Cooling NAFTA risks will help support the Canadian currency says one of Canada's leading lenders.
The outlook for the Canadian Dollar is not as negative as previously thought, say Toronto-based CIBC Capital Markets, who have revised their forecasts for the currency higher as a result.
The main factor to have changed is that the risk of the US unilaterally walking away from the NAFTA free trade agreement is now not as great it was before.
That and the recent broad-based sell-off in the US Dollar have lightened their CAD forecast which still anticipates a decline in the currency from current levels.
"That quick USD plunge, and prospects that NAFTA talks will drag on rather than see the US abruptly pull out, have us projecting a bit less of a C$ depreciation ahead," says a note from the CIBC economics team.

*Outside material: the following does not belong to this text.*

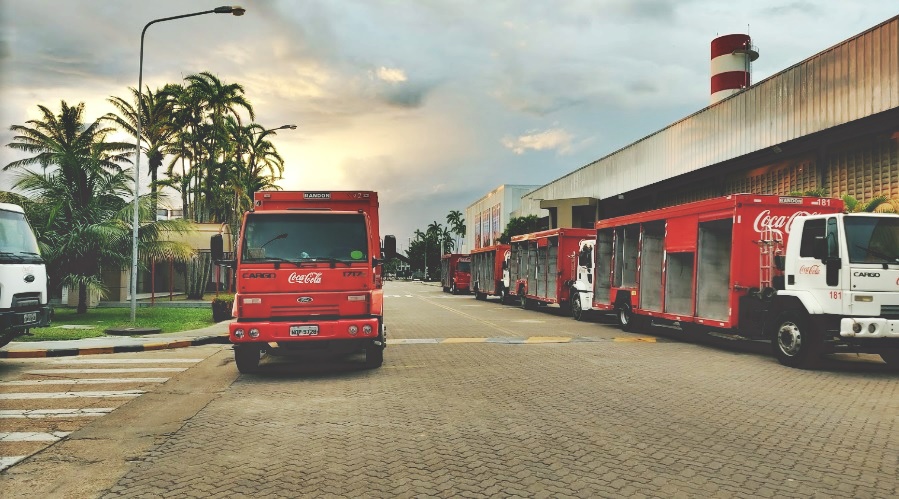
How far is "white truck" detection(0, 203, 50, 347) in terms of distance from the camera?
11.0 m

CIBC Economist Royce Mendes now thinks the Bank of Canada (BOC) will raise interest rates only once, by 0.25%, to 1.50% in 2018, as NAFTA uncertainties - although more muted than before - weigh.
This is less than market expectations (see below).
The recent rise in the Canadian Dollar versus the US Dollar is also in itself likely to deter the BOC from raising interest rates because it has impacted negatively on exporters and will dampen inflation by making imports relatively cheaper.
"The recent Canadian Dollar move is in itself also a tightening in monetary conditions, one hitting exporters at a time when US tax and regulatory policies are causing the corporate sector to have second thoughts about expanding in Canada rather than in the US," says Mendes.
One thing which has supported the Canadian Dollar recently is higher oil prices, however, this is not likely to last.
With prices now above the breakeven rate for US shale oil producers they should crank up their production significantly and this will start to have a depressive effect on prices.
CIBC now forecast the US-to-Canadian Dollar exchange rate rising to a peak of 1.32 in Q3 before falling back down to 1.28 in 2019.
For the Pound-to-Canadian Dollar, they see a pretty much steady rise from the current 1.74 to 1.89 by Q2 2019.